→ PROBLEM STATEMENT: Which lines in the data below contain the word "ground"? Select and copy every one of them, treating uppercase and lowercase as different.

→ DATA LINES:
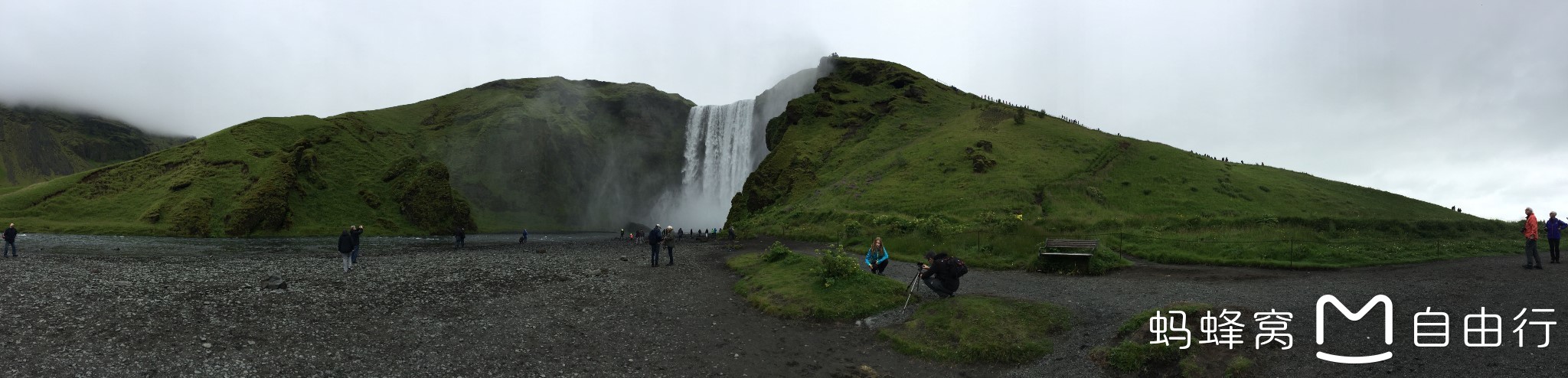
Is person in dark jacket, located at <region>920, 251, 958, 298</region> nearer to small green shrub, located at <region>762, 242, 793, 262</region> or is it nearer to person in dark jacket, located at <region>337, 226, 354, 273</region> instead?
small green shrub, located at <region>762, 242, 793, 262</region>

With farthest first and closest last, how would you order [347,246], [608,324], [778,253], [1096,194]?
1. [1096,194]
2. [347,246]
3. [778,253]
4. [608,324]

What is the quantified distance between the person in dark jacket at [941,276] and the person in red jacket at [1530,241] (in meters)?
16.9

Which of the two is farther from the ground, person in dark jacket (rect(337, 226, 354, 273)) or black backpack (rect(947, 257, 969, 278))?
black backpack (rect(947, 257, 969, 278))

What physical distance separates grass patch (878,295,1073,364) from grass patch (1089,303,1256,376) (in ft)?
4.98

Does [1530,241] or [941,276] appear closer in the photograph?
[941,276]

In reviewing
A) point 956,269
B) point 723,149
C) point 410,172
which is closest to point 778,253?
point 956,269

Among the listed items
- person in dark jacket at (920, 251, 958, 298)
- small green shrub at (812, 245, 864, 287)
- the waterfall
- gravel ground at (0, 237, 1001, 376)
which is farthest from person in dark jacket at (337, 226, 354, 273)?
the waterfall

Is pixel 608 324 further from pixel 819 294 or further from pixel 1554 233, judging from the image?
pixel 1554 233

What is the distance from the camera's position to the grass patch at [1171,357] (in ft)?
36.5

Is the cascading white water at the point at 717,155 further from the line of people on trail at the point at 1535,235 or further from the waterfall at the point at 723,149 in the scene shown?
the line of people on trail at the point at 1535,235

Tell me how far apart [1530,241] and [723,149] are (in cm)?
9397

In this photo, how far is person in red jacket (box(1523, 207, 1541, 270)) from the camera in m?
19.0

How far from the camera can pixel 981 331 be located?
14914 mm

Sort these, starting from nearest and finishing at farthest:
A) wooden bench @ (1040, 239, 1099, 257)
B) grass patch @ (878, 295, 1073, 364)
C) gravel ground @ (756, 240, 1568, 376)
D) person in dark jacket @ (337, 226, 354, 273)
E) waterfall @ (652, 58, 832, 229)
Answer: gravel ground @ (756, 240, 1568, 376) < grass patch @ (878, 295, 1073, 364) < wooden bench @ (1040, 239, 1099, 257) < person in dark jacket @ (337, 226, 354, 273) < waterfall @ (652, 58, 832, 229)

...

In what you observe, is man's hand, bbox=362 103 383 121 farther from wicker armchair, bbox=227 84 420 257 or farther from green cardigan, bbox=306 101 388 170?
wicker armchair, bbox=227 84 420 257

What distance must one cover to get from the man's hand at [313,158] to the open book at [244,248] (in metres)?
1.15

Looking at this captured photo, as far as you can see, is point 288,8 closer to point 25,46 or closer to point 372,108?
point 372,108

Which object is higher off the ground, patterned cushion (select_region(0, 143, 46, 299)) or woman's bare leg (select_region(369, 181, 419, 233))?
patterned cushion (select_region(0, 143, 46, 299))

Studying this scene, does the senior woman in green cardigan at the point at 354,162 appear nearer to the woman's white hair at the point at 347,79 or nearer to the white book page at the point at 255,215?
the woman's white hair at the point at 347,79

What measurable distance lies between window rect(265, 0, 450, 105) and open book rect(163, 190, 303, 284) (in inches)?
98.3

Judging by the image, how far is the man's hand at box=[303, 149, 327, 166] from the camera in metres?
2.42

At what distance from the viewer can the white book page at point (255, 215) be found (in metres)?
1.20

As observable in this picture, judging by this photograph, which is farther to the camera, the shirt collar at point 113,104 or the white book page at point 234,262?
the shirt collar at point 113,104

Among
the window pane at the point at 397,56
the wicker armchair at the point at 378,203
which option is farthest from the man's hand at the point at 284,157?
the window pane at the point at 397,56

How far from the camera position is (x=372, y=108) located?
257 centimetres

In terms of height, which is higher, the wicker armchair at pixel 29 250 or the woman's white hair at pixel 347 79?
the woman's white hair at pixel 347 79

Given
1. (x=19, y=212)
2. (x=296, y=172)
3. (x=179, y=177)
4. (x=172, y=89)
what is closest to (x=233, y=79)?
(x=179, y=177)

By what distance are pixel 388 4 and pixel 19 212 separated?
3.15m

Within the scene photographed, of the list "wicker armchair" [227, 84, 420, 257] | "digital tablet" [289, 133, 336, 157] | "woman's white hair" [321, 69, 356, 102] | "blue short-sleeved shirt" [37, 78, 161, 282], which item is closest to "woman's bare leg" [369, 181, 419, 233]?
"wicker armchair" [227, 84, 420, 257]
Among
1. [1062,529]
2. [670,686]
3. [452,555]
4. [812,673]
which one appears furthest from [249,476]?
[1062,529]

→ COMPLETE RESPONSE:
Which of the two is farther from the ground, person in dark jacket (rect(337, 226, 354, 273)) or black backpack (rect(947, 257, 969, 278))?
- gravel ground at (0, 237, 1001, 376)
C) gravel ground @ (756, 240, 1568, 376)
Answer: gravel ground @ (756, 240, 1568, 376) < grass patch @ (878, 295, 1073, 364) < wooden bench @ (1040, 239, 1099, 257) < person in dark jacket @ (337, 226, 354, 273) < waterfall @ (652, 58, 832, 229)
Which object is higher off the ground, patterned cushion (select_region(0, 143, 46, 299)) or woman's bare leg (select_region(369, 181, 419, 233))?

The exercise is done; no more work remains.